- Excerpt provided -
--- BEGIN ---
Posters Explaining Five Different Xie Jiao specifically Falun Gong, Guanyin Method, the Shouters, the Church of Almighty God, and the Disciple Society (Source: China Anti-Xie Jiao Network)

Antireligious Persecution Goes Online

In 2017, China's State Council launched a dedicated digital propaganda platform, "The China Anti-Xie Jiao Network,"[53][54] aimed at streamlining the reporting of xie jiao activities, providing psychological guidance for xie jiao practitioners and their families, and combating xie jiao activities online.[55] The Network is especially active in producing and disseminating digital propaganda designed for children. Recent materials targeting children include an animated video entitled "Little Rabbit's Experience Of Being Deceived By Xie Jiao,"[56] a series of "Questions and Answers" sessions between a teacher and student,[57] and the "Xie Jiao Free Classroom"[58] cartoon series.


(Source: China Anti-Xie jiao Network)


(Source: see MEMRI Special Dispatch No. 8576, China Targets Xie Jiao Through Children's Cartoon, December 22, 2020).


(Source: see MEMRI Special Dispatch No. 8576, China Targets Xie Jiao Through Children's Cartoon, December 22, 2020).


(Source: see MEMRI Special Dispatch No. 8576, China Targets Xie Jiao Through Children's Cartoon, December 22, 2020).

CCP anti-xie jiao campaigns have also targeted families. A painting exhibition housed at the Liuhe District anti-xie jiao recreational park displayed nearly 200 similarly recreational paintings produced by local farmers.[59] Many of the paintings depicted scenes of families joyously receiving anti-xie jiao propaganda, learning how to prevent "evil knowledge" from entering the family, or dispelling xie jiao from the household. Chinese families have also been asked to sign "Letters of Family Commitment to Reject Xie Jiao" – a written pledge that a family will "be vigilant, keep their eyes open, and consciously resist the reactionary propaganda and disruptive actions of xie jiao."[60] Through encouraging family members to "remind, supervise, and learn from each other," the CCP intends for families to continue resisting xie jiao influences even in the privacy of the home.[61]


Painting by Farmer Depicts Family Learning How to Prevent "Evil Knowledge" From Entering Into the Family (Source: shy.gov.cn)

 
residents of the Shilin community sign "Letters of Family Commitment to Reject Xie Jiao" during "Prevention of Xie Jiao Propaganda Month" (source: Keqi Smart Community via Sohu).
--- END ---
- Work to complete -
According to the excerpt on China's anti-xie jiao campaigns, in what year did the State Council launch "The China Anti-Xie Jiao Network"?

- Provided material -
--- BEGIN ---
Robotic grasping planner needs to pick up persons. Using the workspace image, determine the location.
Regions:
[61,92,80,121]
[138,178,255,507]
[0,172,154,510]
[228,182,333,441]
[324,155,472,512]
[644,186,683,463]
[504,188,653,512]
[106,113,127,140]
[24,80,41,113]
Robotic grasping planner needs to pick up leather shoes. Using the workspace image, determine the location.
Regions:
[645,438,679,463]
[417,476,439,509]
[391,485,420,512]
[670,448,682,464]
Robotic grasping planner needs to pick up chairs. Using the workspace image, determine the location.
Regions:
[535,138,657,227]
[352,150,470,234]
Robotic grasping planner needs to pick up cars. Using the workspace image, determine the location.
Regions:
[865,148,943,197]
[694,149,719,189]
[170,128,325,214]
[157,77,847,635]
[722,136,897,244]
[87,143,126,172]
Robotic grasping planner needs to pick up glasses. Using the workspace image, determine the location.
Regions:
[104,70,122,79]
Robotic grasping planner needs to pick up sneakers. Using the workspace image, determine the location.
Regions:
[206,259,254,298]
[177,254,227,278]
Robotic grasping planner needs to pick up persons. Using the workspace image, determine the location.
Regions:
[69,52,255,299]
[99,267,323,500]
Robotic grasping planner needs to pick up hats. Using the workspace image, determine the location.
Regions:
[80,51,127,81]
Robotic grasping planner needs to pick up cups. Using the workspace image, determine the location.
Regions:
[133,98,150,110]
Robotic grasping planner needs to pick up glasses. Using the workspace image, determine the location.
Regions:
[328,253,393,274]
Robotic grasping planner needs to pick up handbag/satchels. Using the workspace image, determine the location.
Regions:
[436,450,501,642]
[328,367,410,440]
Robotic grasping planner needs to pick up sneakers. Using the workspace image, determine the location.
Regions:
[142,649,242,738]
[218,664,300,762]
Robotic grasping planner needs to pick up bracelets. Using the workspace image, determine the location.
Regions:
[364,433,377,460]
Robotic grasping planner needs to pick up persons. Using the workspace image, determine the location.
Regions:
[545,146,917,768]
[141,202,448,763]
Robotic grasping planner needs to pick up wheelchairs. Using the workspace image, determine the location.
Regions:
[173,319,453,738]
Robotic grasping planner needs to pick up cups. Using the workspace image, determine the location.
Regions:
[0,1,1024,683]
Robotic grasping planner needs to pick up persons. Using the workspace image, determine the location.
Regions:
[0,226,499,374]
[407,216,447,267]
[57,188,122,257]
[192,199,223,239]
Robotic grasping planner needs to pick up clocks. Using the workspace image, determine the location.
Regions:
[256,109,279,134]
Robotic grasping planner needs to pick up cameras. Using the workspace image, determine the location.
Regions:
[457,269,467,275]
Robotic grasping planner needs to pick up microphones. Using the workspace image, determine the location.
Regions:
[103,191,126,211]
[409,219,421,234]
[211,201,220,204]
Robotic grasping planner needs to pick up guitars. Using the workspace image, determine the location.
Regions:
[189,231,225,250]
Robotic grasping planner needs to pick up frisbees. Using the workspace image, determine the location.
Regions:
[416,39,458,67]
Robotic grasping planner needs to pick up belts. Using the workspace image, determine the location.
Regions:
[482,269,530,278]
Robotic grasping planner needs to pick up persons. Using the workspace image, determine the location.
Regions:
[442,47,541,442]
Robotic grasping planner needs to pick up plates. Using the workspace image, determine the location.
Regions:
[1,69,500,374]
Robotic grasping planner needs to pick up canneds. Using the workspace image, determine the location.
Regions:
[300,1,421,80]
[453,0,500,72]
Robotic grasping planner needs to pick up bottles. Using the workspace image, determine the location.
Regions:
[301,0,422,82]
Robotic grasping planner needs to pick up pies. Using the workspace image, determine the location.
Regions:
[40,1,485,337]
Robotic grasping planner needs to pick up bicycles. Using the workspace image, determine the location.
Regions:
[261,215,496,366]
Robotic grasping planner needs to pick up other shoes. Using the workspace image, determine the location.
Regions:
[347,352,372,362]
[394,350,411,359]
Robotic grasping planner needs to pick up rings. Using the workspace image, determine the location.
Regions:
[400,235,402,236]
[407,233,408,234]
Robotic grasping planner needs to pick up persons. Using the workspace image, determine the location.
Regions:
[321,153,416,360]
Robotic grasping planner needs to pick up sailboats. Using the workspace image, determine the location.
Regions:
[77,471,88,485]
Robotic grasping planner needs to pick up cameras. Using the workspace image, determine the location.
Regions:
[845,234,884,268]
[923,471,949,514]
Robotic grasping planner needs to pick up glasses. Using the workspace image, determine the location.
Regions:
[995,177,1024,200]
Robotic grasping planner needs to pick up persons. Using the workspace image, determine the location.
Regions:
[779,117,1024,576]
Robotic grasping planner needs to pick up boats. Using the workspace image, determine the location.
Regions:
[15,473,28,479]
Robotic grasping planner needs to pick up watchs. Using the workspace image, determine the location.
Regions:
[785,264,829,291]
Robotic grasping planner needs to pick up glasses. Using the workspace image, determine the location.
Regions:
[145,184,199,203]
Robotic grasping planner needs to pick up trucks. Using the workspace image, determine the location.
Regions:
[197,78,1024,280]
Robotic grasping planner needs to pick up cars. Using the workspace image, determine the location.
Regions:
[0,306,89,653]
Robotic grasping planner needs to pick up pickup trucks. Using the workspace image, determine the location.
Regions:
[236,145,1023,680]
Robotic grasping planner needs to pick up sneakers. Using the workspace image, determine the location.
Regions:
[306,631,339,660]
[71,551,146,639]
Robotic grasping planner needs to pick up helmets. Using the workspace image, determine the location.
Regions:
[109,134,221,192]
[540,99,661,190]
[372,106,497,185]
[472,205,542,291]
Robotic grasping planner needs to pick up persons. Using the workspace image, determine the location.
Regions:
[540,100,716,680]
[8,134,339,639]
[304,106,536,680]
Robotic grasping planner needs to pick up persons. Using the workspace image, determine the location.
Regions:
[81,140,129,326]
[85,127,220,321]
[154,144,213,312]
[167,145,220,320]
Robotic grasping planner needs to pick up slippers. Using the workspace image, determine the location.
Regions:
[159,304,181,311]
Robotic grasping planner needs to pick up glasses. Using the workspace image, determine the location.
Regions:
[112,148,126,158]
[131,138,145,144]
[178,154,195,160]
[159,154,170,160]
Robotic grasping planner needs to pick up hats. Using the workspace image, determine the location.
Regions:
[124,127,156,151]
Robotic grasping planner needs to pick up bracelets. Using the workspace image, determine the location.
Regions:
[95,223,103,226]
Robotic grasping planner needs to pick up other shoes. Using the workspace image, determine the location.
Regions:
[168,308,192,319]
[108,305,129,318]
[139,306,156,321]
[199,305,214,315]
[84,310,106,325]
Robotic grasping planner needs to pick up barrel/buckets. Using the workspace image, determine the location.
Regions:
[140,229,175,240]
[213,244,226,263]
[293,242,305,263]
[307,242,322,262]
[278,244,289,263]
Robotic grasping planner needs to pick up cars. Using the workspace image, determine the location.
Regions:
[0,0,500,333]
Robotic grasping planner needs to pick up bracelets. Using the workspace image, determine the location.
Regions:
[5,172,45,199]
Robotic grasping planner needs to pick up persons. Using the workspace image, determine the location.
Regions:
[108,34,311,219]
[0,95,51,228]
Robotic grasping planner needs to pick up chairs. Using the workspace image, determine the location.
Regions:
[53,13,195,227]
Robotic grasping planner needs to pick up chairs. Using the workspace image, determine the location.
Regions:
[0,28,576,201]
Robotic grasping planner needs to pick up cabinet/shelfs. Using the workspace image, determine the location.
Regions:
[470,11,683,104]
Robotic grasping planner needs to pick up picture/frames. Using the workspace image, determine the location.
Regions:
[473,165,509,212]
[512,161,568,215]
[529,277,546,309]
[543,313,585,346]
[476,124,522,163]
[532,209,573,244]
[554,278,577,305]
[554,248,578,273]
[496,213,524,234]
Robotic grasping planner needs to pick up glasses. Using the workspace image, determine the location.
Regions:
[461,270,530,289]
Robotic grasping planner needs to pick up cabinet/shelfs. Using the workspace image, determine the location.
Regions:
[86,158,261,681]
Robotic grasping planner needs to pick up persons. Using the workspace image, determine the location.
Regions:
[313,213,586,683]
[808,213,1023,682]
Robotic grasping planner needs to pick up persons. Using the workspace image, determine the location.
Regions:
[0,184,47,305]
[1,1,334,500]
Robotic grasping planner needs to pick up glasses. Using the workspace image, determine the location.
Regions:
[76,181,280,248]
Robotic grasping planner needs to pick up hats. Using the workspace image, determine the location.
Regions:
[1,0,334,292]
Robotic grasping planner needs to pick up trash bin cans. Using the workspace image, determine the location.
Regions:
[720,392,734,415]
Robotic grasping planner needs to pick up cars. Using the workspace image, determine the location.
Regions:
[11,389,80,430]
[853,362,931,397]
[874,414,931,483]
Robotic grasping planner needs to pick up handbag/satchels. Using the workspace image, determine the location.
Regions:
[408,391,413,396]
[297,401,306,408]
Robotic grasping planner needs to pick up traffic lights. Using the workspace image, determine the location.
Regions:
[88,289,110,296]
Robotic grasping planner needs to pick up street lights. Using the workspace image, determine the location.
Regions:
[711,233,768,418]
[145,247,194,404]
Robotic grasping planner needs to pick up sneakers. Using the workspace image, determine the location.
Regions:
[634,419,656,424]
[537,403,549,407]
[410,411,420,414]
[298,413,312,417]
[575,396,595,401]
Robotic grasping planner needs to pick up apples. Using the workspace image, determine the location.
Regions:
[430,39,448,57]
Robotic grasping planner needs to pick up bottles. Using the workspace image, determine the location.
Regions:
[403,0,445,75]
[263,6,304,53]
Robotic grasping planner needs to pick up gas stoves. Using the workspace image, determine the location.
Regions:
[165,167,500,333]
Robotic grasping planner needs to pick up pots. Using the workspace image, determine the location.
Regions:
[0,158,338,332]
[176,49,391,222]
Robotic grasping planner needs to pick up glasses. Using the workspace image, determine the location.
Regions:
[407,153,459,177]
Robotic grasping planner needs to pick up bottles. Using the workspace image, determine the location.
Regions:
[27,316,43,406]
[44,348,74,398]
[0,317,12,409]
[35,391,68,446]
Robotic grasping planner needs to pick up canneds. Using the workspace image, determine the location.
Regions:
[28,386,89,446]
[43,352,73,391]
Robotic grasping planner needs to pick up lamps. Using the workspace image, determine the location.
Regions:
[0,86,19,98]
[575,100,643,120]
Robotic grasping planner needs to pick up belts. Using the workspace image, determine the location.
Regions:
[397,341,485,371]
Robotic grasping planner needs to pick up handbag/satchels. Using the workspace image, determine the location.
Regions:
--- END ---
- Task result -
The State Council launched it in 2017.